Friday, February 3, 2017

Big data for Machine Learning


There is much to unlearn about computer and information systems for understanding machine learning.
Traditionally, business intelligence using Information processing systems has been about data warehousing, online analytical processing, meta-data repositories. While all of them use past data and experience for knowledge and discovery – there are differences. The one thing in common is that they use sorting and searching algorithms with sequences of instructions which lead to definite responses from the systems. Machine learning is different.

Data mining models and applications come closest – except they use very large data bases. Typically, data mining tasks are grouping people or objects based on selected characteristics, estimating for inferring or guessing reasonably, predicting expecting behaviors as a consequence of previous actions. The list goes on with more statistical models with deeper selective techniques for evaluating relationships and associations. 

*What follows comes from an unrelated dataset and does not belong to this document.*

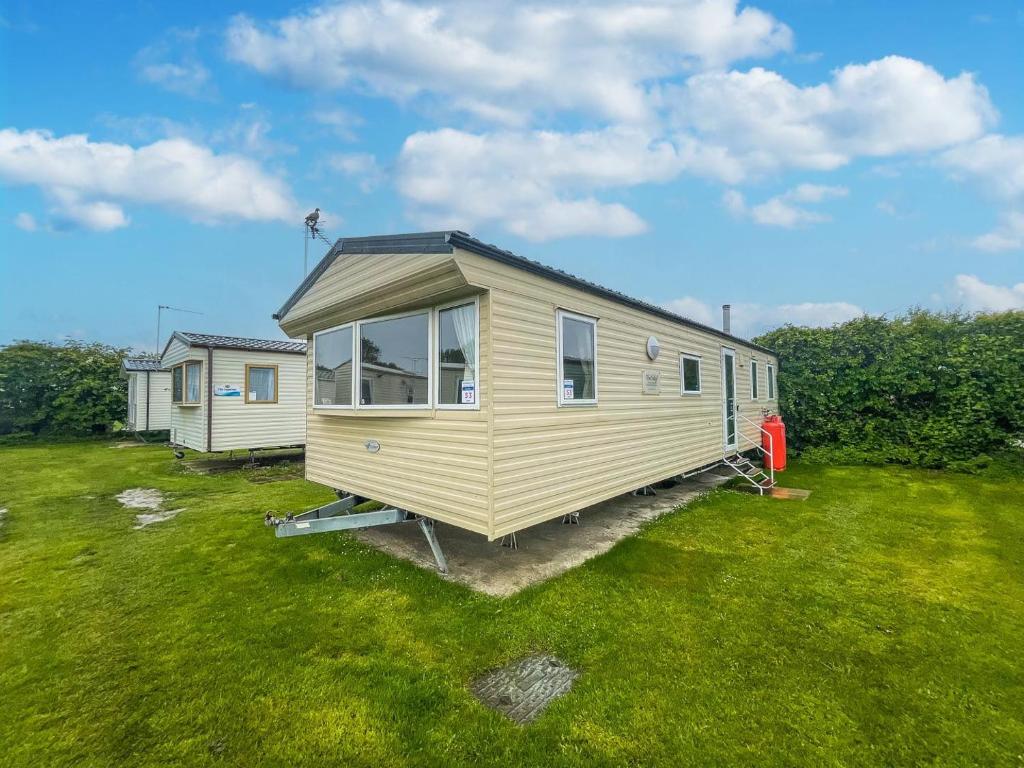 a yellow tiny house in a grass field at Lovely 8 Berth Caravan At California Cliffs Holiday Park In Norfolk Ref 50053c in Great Yarmouth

The talk about machine learning is around predictions using Big data.  A super market chain or Amazon would prefer to know the customer’s next choice of items based on previous purchases. Customer too prefers to get to the items he needs faster. These recommendations and matching systems work with recognizing behavioral patterns obtained from the data. What is derived from the pattern recognition is a response of likelihood of the behavior. Detecting frauds, stock market predictions with changing data and environment require learning and intelligence more than just depending on the system design using a large database. Applications recognizing speech and faces, robotics, biometrics use machine learning techniques. Machine learning broadly encompasses supervised learning (through association, regression, classification) and unsupervised learning for pattern recognition – an engineering term for classifying.  
     
Questions to ponder:
What can go right and wrong with machine learning systems?
What work is suitable for learning machines in platforms?
How does machine learning contribute to Platform Value (its feedback system, market places, data orchestration, network effects) ?

References:
Loshin, David. Business Intelligence, The Savvy Manager’s guide, Morgam Kauffman Publishers, 2003.
Alpaydin, Ethem. Introduction to Machine Learning, edited by Ethem Alpaydin, MIT Press, 2014.